## How to complete this task:
Please go line by line and repeat the data below exactly, with no images.

## Provided data:
- - -
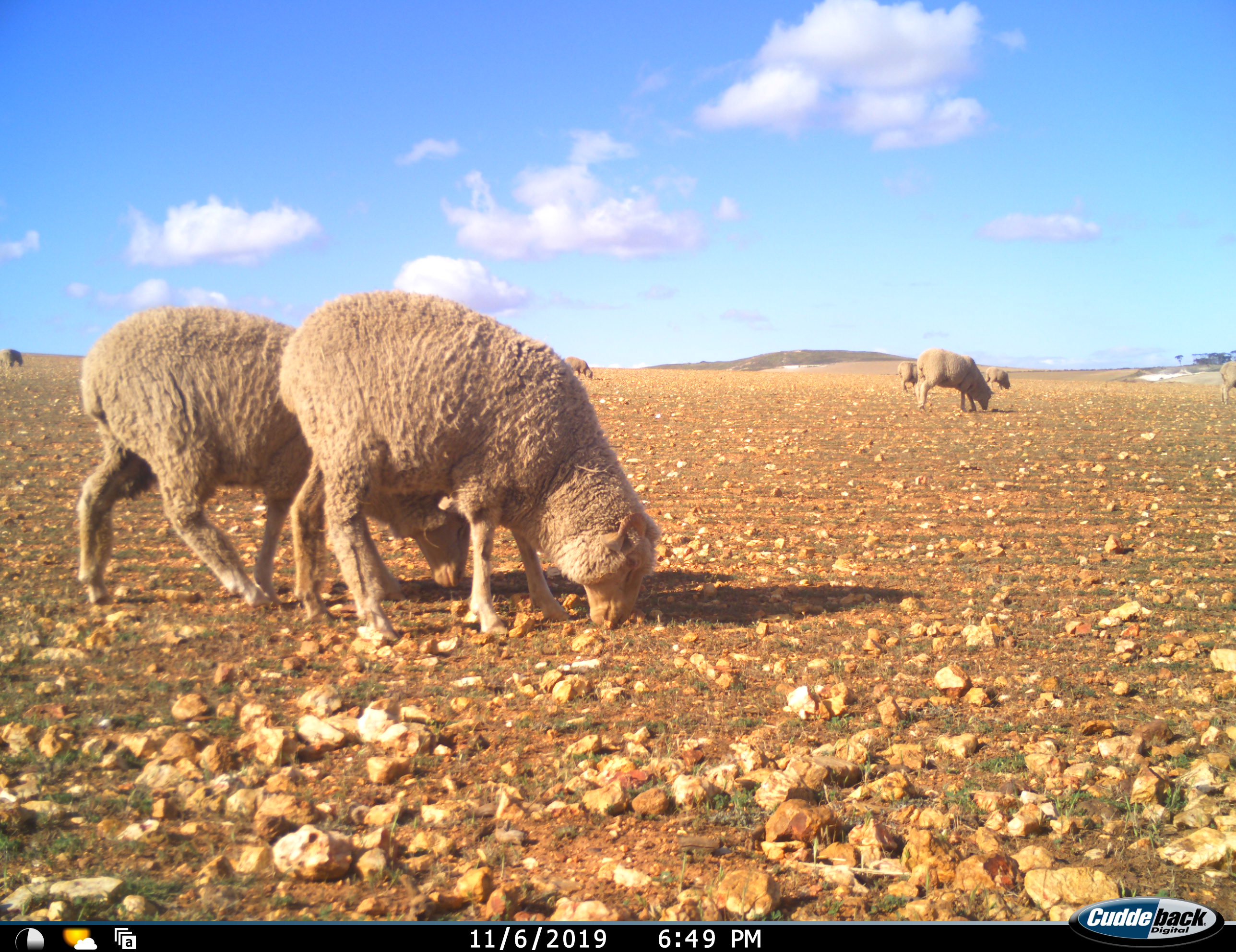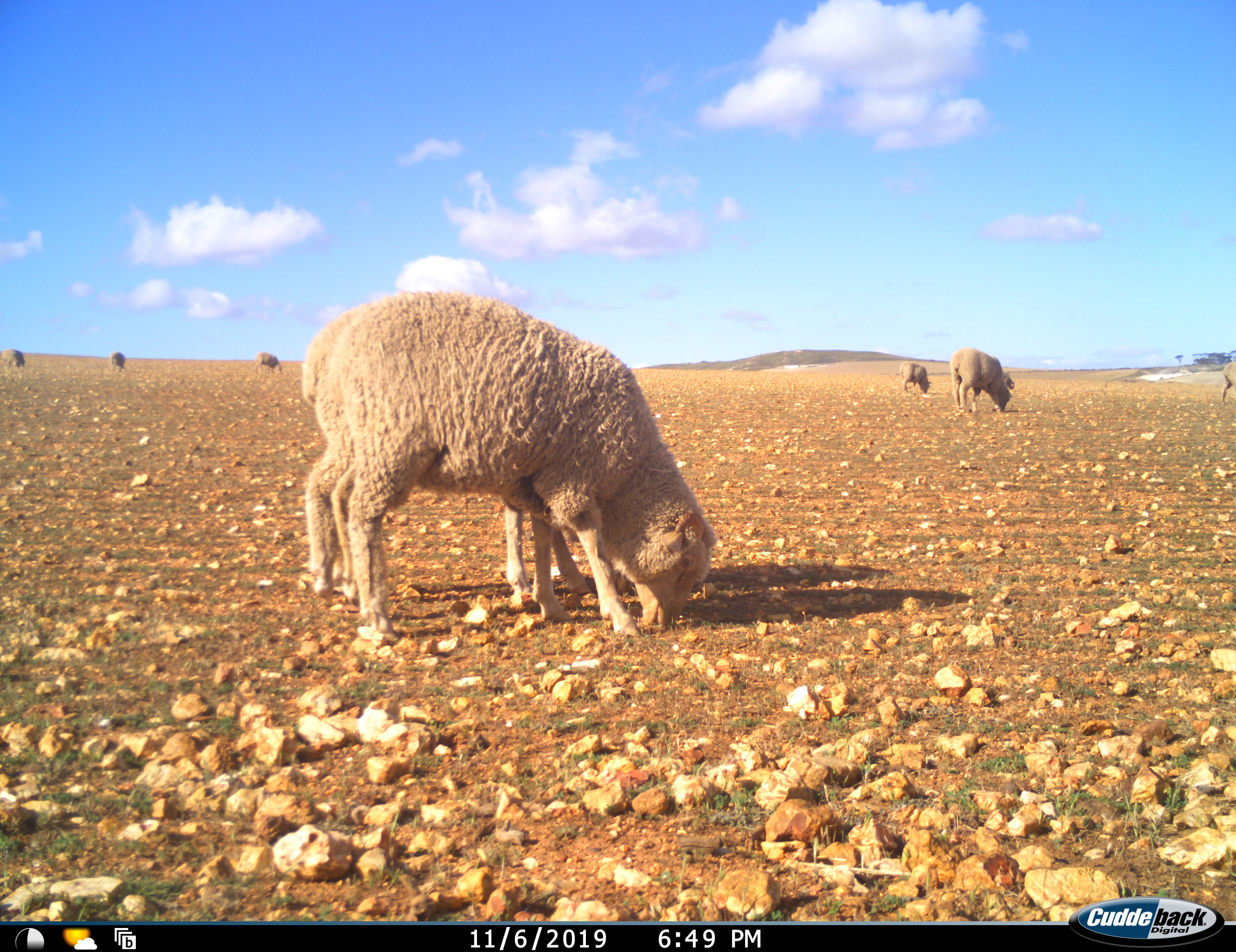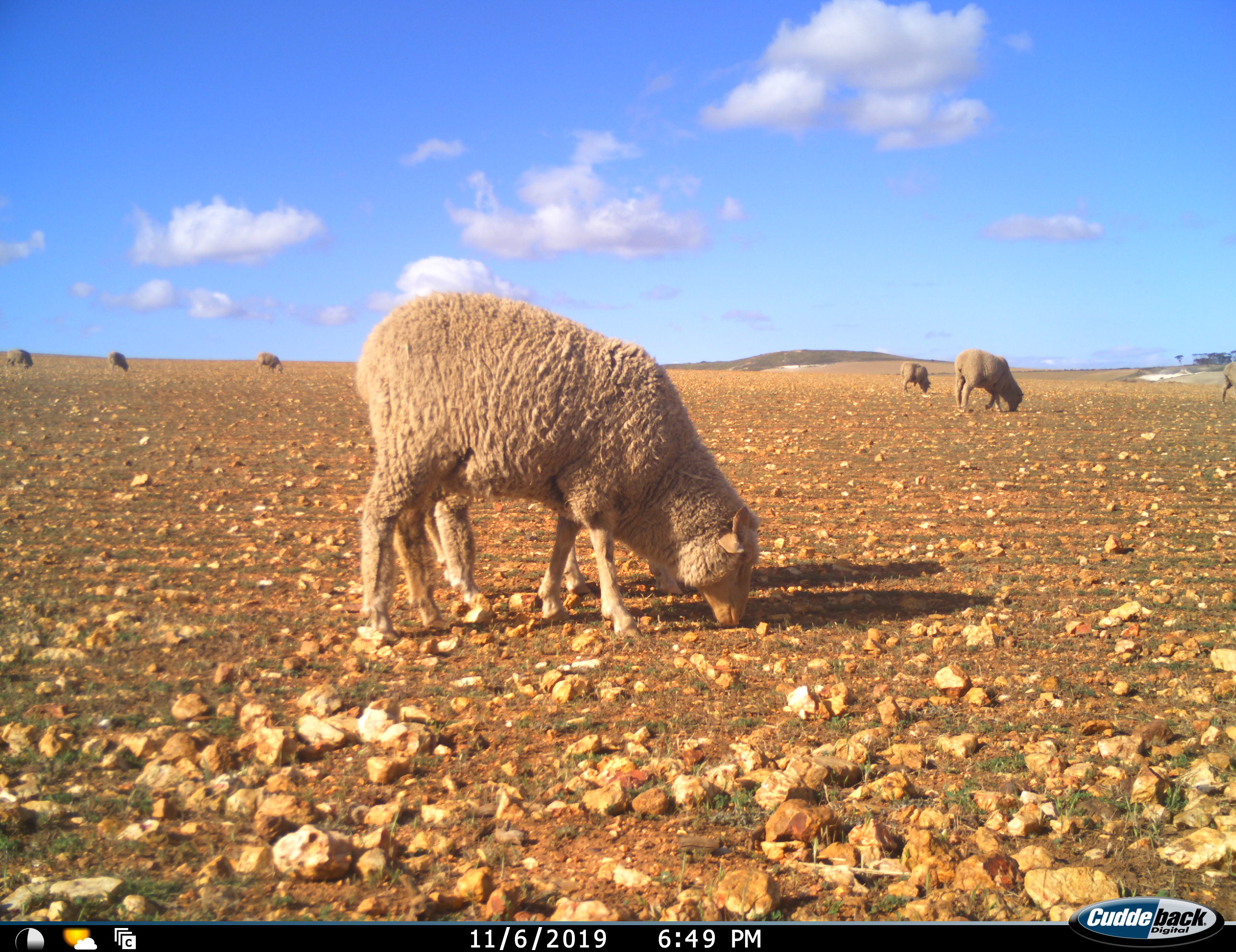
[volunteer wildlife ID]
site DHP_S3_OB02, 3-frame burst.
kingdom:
- - -
## Response to the exercise:
[volunteer wildlife ID]
site DHP_S3_OB02, 3-frame burst.
kingdom:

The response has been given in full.